Gorging on the Tree of Life

Ok so I left the house on the way to hub camp randomly around 11:00 am on Saturday.  Was going to leave later but I felt like that would make for a leisherly drive.   I wanted to have 3 hours of driving just percolating on the things of God and see what came of that.  As I drove I remembered through Hub Camp 2013 and at one point it hit me….  Just fell into my head….   Hub Camp is several days of giving a bunch of kids an opportunity to continuously eat from the Tree of Life.   A feast if you will and yes some gorge on it.  Some barely taste of it but that is where the change comes from… Eating from the Tree of Life.  

I began to think on this, thinking through all the Freedom Ministry concepts I have been exposed to in relation to the struggle of life of always faced with the choice to eat from the Tree of Knowledge of Good and Evil or this other wonderful tree…and just percolated on this all afternoon.  I arrived at Hub Camp, went around looking for my two girls taking selfies with as many friends as I could run into.  Sat with Brian Thompson for a couple of hours in the shade talking, mostly listening to him, but the earlier afternoons revelation just would not leave my mind.   We did not discuss this.

That evening as the worship played through, rather than get all bouncy into the music like the kids do I just closed my eyes at the back of the venue, talked to God, mostly spoke in tongues to myself, sometimes sang some of the words, hands clasped together, so into my moment, letting my mind wander through whatever thoughts wanted to flow through it.   I had begun to think on adults at VCC and them not having a couple of days where they could eat at the tree of life, feast.   I thought through all of the energy and efforts our church puts forth to do this for our kids but…. Our adults don’t have this choice unless they go somewhere else…  I thought through the beyond things we do, the potential of having nights of receiving and then I thought, our kids get this every Wednesday then we also give them this big feast also we call hub camp.  It takes more for them than these awesome nights even once a week how much more so for our adults who deal constantly with well adult stuff ?????

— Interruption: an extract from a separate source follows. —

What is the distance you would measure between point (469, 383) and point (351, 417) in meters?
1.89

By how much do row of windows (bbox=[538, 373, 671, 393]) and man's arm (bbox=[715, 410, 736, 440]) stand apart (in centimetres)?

Then it hit me, a lot of these kids go home to something far less than this feast.  Some come to hub, camp wine and dine on the tree of life then go home to awful homes….  Leisha Claire and I have tried to work with some of these types of kids, we know some things about this.  Then it hit me even more, most of the kids go home to something less than this even the ones with good homes because very few parents that I know of put themselves into a situation to dine like this.

I thought on a lot of things but my overall vision was the core of what Kairos and any other immersion type experience is just that…eating from the tree of life in an environment where you for the most part just do not have the opportunity to eat from the other tree….. and you do this for at least a couple of days.

 And just maybe that is what we need to aim for.  We don’t aim for a Kairos we don’t aim for anything other than asking ourselves, what does God want our table to eat at look like.  Maybe we do something for the adults in May or June so that when they send their kids off in July those kids have more opportunities to come home to something that is more than now, where families get a boost from the first experience then another boost from Hub in a different way than can be done now….

Of course this will take another army,  a different army of volunteers and different set of staff….  It doesn’t have to include busses and traveling somewhere… It just needs to be built by looking at the question to God, what kind of table do you want us to build for our adults to feast at. 

I never let go of these thoughts even well into the next day all the way to Anna Maria Island.

So anyway that is my thoughts on this for now.